Think of the stock exchanges, but instead of having the Toronto Stock Exchange, New York Stock Exchange and London Stock Exchange, you have Google, Facebook and Yahoo, and you want to buy on all those exchanges. You might find that a stock price in London is a lot more expensive than in New York, so you want to buy from the New York exchange. That’s where a tool like Bloomberg comes in. All the traders have those tools now, but why don’t we have them in digital media? We are that tool.
What is Data Lab?
Data Lab is pretty much the proprietary analyst engine that’s the core of our multi-platform approach. When you’re going into all these different platforms, it can be very cumbersome. It takes a lot of time. There are a lot of people going into the screens, making the trades, loading up the bids.
Data Lab is a piece of technology that collates and standardizes language and the data across all the platforms, generating one unified dataset. We’ve automated this process. We have more than 10 billion data points to create some intelligence [with which] we can then benchmark price and performance across all the platforms that are available for programmatic buying.
You said the Exchange Lab works with clients in 28 countries. Who are some of those clients?
We work with Weight Watchers in Germany, Sky in the UK and Canada, Ford in Austria… In North America, we have McDonald’s, TD Bank, Mazda and Dell. We have hundreds of clients working with us on an ongoing basis.
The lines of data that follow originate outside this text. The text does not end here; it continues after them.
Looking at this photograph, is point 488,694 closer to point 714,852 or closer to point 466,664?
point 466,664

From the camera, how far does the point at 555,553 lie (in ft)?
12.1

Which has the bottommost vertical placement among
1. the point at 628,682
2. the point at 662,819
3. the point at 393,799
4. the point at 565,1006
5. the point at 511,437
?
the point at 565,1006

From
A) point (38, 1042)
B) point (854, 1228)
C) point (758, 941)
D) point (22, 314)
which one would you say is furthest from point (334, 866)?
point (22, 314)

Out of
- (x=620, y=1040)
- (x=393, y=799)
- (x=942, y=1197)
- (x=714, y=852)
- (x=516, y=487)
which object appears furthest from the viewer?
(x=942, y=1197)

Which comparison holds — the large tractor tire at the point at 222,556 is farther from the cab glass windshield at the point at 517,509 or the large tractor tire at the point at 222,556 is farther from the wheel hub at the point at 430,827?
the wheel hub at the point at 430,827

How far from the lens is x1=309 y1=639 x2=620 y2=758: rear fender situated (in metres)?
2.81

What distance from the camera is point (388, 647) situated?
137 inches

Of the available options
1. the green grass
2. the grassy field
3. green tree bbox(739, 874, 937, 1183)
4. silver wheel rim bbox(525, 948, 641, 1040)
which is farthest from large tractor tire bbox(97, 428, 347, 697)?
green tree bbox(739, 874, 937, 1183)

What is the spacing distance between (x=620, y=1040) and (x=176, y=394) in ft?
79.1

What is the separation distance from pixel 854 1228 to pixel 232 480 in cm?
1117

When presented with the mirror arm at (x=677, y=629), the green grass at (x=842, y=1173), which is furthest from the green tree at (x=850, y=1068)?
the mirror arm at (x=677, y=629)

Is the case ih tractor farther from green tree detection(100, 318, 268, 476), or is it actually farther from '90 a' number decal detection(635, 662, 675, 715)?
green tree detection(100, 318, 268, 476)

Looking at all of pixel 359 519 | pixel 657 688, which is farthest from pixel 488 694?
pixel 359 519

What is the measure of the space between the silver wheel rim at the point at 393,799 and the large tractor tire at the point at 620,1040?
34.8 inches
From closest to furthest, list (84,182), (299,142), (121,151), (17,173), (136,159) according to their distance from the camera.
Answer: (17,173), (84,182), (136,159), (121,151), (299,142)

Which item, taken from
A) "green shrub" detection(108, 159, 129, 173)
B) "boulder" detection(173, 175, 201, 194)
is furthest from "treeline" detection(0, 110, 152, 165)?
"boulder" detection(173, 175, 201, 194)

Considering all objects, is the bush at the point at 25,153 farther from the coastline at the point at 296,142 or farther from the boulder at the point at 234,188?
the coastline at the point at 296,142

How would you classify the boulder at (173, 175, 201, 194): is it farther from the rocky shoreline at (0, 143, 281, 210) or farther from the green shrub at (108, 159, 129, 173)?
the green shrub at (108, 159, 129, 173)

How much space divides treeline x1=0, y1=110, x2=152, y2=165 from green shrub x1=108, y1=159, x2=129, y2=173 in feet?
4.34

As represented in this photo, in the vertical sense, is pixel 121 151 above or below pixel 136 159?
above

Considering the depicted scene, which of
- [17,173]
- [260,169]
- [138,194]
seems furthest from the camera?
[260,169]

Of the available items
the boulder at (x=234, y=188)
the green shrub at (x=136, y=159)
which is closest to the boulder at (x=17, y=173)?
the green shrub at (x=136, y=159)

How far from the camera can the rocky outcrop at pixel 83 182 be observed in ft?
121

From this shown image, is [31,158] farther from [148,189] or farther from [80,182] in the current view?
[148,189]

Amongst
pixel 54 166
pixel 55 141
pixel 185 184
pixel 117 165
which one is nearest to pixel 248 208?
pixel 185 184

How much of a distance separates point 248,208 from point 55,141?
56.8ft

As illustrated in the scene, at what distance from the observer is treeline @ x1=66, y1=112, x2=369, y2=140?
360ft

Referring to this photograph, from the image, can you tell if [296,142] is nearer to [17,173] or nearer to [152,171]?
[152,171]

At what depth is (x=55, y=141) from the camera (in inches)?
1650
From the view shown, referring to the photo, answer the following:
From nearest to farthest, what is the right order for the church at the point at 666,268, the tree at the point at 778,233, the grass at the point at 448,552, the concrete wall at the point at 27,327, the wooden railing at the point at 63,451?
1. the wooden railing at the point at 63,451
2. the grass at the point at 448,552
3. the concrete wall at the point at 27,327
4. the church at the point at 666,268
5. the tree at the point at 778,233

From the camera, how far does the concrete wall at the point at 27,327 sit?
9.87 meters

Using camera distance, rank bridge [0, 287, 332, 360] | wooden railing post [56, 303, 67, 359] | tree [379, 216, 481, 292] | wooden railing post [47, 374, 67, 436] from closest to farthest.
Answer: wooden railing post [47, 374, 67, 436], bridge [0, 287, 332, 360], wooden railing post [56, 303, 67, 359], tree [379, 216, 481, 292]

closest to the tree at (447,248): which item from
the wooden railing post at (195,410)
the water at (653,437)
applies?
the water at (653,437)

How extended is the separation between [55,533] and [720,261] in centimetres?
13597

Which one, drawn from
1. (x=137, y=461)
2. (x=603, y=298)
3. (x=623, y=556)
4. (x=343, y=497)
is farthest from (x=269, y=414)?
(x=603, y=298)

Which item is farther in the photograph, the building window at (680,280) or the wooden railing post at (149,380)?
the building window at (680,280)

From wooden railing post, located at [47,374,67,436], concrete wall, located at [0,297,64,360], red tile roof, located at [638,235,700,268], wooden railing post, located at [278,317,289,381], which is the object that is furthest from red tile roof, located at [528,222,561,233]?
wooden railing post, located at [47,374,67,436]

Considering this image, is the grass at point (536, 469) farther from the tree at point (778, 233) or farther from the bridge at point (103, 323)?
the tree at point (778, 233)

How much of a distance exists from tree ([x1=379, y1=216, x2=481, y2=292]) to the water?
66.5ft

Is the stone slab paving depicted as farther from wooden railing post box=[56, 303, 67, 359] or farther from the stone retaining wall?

Can you describe a recent campaign?
I’ll give you an idea from a luxury women’s online retailer. In this example, it was a bridal promotional campaign. They were looking to drive sales, wanted to have a low cost per acquisition. They were looking to target high-end audiences in the UK and Germany, a target of women 25 to 54 with a household income of over 150,000 per annum.
We deployed audience targeting, partnered with re-messaging and contextual targeting. We delivered a CPA of 7.90 pounds, which was an 85% reduction of what they’d seen before. The average basket value, when consumers purchased, was 400 quid per average basket value. It was a one-to-three spend-to-sale ratio.
How do you see mobile, social and video impacting programmatic buying going forward?
It’s only going one way: the inventory is going to be traded programmatically, whatever the premium or price. We work with a ton of different platforms in the space, not for programmatic buying, but also integrating them into the Data Lab.
You’re only going to see more people using this model that’s come from display, in terms of being able to leverage cookie data and ROI data and all the different data points that you can bring into play. That’s going to push across platforms.
Can you talk about funding?
Right now, we’re privately funded by the founders and we’re profitable. We’ve been profitable since 2010.
To give you an idea, in 2012 we ran 1,021 campaigns in 29 markets, and we grew revenue by 300%. We’ve invested a significant six-figure investment into the Data Lab to build it up. We brought on a lot of very experienced Internet veterans. Veerle De Lombaerde, our global ad operations director, set up GroupM marketplace and Xaxis for their agency trading desk. Harjit Badesha, our commercial director in London, was from eBay. Thierry Bazay, our GM in Canada, is an ex-top Microsoft fellow.
What goals do you have for the Exchange Lab over the next year or 18 months?
It’s really about increasing our global footprint and making all our new offices stronger in order to increase that footprint. And to roll out Data Lab into all the other markets that we operate in. Right now, it’s live in the UK, but we’re rolling it out in other markets.
In the US, we do global campaigns, and an office in New York is “on the agenda.” All of this should increase demand not just on the Exchange Lab but also in the programmatic ecosystem in those markets. It’s going to be an interesting time as people start learning that you want to fish in all the oceans, not just the mid-Atlantic and the Arctic. You want to get them all.